The data:
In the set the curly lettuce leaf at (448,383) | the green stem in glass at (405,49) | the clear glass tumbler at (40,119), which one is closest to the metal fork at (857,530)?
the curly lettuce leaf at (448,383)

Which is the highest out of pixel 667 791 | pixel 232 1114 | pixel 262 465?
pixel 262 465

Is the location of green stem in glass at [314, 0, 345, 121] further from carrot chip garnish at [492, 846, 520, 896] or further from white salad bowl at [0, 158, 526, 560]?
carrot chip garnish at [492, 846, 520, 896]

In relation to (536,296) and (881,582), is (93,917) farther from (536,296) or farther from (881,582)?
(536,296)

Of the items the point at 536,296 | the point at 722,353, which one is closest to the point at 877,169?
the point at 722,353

What you have to do:
Each record above should be repeated exactly as it appears.

Worked solution:
In the set the curly lettuce leaf at (448,383) | the green stem in glass at (405,49) | the clear glass tumbler at (40,119), which one is closest to the metal fork at (857,530)?
the curly lettuce leaf at (448,383)

Which is the highest out of pixel 667 791 | pixel 232 1114 | pixel 262 465?
pixel 262 465

Is the location of green stem in glass at [314, 0, 345, 121] further from carrot chip garnish at [492, 846, 520, 896] or further from white salad bowl at [0, 158, 526, 560]?
carrot chip garnish at [492, 846, 520, 896]

In relation to (536,296) and (881,582), is (93,917) farther from (536,296) or farther from (881,582)?
(536,296)

Of the items the point at 536,296 | the point at 722,353, which one is closest to the point at 877,169?
the point at 722,353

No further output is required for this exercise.